All 50 Democrats voted against her amendment to set a two-year limit on most environmental reviews, consolidate reviews under a “one federal decision” provision and remove regulatory hurdles, all ideas pushed by the Trump administration.
Capito said that suggests Democrats won’t in the end embrace any significant revamping of permitting requirements. But her amendment also would have significantly curtailed EPA’s authority over navigable streams and their tributaries under its waters of the US rulemaking, and limited Biden’s use of social cost of carbon measurement to account for broad climate impacts in federal regulations and permitting.
Wary House Democrats
Some high-profile Democrats have already vowed to fight any permitting changes that would limit the ability to file suit over environmental assessments, arguing it’s one of the few avenues disadvantaged populations including communities of color have to battle against projects with significant effects on them. House Natural Resources Committee Chairman Raul Grijalva (D-Ariz.) “is very much still opposed to the potential legislation,” a Grijalva spokeswoman said.
Grijalva warned weeks ago that he’d oppose any legislation that would “restrict public access to the courts” to challenge harmful projects including placing “arbitrary limits on the amount of time the public has to comment on polluting projects.”
In a recent op-ed, the chairman wrote that projects that emit “toxic air pollutants or leak carcinogens into drinking water are almost always sited in poor communities and communities of color.” Weakening permitting requirements would erase gains the Biden administration has made toward finally giving those communities more voice in federal decisions, he wrote in the Aug. 17 Newsweek op-ed.
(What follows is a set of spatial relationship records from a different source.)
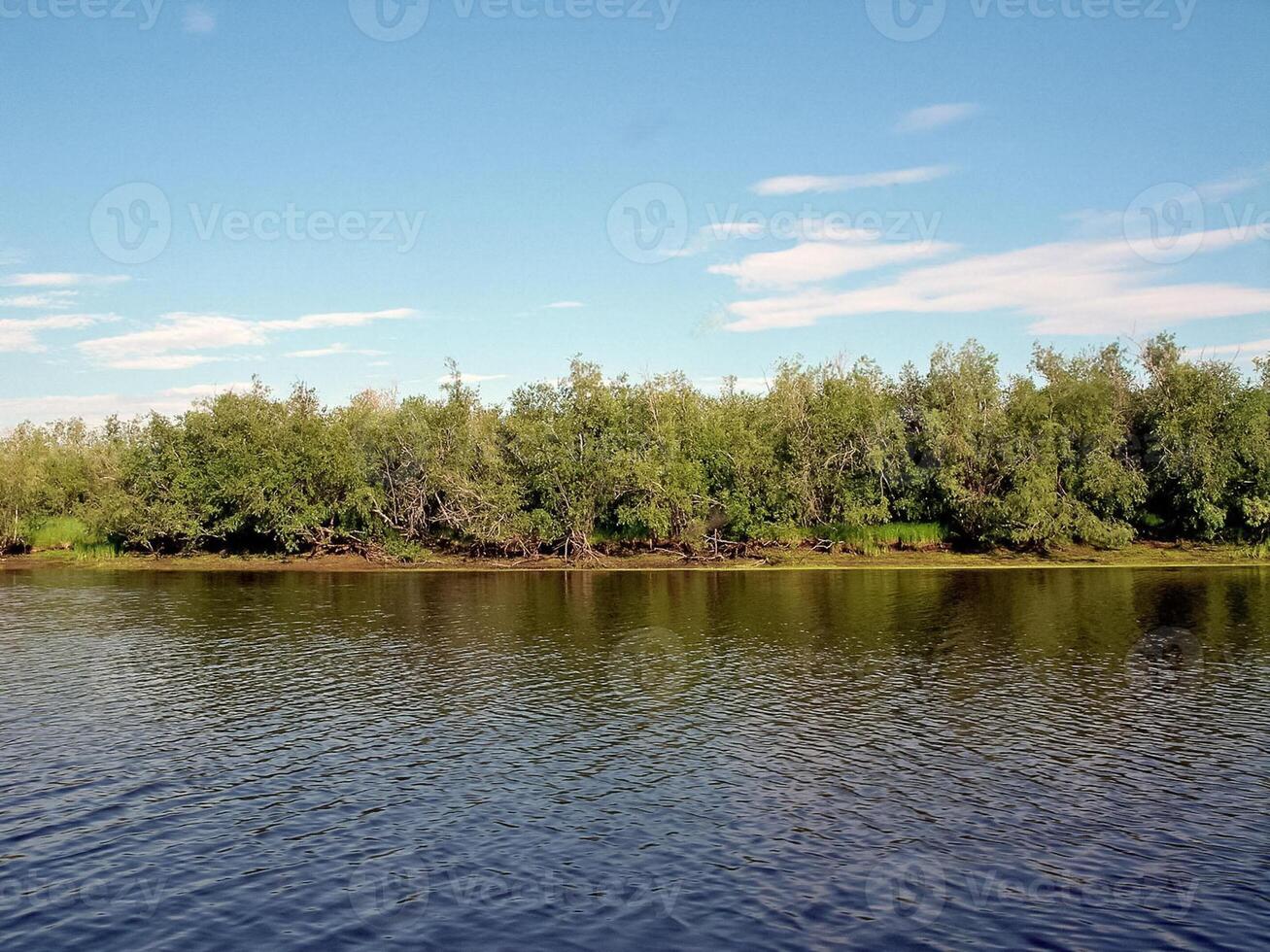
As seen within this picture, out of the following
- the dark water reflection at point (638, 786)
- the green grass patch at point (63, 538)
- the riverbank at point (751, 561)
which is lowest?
the dark water reflection at point (638, 786)

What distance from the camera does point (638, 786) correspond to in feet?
107

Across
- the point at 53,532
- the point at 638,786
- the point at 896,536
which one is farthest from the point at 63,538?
the point at 638,786

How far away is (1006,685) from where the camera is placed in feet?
151

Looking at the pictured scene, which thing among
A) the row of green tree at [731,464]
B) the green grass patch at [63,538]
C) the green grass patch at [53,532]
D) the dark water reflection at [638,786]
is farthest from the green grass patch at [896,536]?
the green grass patch at [53,532]

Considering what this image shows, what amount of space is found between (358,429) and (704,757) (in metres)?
87.9

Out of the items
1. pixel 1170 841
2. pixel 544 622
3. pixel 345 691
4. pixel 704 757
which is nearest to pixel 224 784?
pixel 345 691

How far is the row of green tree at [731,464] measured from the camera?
101 metres

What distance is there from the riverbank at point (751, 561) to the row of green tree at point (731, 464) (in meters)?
2.26

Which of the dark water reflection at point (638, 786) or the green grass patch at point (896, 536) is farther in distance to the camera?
the green grass patch at point (896, 536)

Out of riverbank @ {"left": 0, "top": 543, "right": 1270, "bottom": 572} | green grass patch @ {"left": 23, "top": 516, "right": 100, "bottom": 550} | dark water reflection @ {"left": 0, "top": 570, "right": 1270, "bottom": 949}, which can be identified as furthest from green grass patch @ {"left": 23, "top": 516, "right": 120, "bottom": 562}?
dark water reflection @ {"left": 0, "top": 570, "right": 1270, "bottom": 949}

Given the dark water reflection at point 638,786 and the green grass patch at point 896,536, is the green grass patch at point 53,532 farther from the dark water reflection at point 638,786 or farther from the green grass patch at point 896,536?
the green grass patch at point 896,536

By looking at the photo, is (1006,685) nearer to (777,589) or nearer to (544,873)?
(544,873)

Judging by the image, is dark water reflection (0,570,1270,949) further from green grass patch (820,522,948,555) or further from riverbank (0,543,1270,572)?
green grass patch (820,522,948,555)

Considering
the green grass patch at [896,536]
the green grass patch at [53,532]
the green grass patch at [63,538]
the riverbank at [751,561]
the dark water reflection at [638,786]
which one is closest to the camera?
the dark water reflection at [638,786]
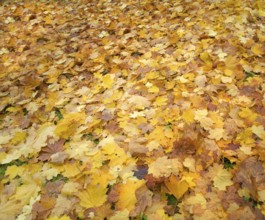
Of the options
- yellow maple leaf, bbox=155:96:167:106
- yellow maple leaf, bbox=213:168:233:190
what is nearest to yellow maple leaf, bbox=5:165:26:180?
yellow maple leaf, bbox=155:96:167:106

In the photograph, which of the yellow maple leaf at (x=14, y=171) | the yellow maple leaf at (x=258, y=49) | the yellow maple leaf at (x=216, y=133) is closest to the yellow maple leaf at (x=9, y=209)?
the yellow maple leaf at (x=14, y=171)

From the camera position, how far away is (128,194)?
6.03 feet

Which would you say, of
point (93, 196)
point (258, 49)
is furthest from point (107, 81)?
point (258, 49)

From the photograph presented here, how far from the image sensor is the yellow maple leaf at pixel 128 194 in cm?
178

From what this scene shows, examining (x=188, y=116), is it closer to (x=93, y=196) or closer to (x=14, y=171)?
(x=93, y=196)

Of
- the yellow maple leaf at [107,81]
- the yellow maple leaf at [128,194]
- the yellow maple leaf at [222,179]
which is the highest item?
the yellow maple leaf at [107,81]

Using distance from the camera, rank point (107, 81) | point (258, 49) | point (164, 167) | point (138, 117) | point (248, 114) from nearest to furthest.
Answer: point (164, 167), point (248, 114), point (138, 117), point (107, 81), point (258, 49)

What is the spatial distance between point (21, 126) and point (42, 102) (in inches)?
14.0

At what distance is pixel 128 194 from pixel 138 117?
77 cm

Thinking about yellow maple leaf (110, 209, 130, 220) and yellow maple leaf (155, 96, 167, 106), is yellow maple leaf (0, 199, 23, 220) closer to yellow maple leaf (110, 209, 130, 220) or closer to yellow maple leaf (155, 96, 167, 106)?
yellow maple leaf (110, 209, 130, 220)

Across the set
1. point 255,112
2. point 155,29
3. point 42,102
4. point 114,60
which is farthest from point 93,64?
point 255,112

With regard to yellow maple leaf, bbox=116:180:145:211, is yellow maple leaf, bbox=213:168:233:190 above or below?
below

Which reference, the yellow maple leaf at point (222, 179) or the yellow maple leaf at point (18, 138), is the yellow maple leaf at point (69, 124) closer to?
the yellow maple leaf at point (18, 138)

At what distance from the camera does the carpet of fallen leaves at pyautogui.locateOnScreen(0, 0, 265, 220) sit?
1.81 meters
Other House Democrats considered leading voices in combating environmental inequity also have raised concerns, including Rep. Donald McEachin (D-Va.), who along with Grijalva co-authored sweeping environmental justice legislation that cleared the Natural Resources Committee in July.
“I continue to have deep concerns around any proposed permitting reforms,” McEachin said in a statement applauding passage of the climate measure but warning against significant changes to permitting requirements.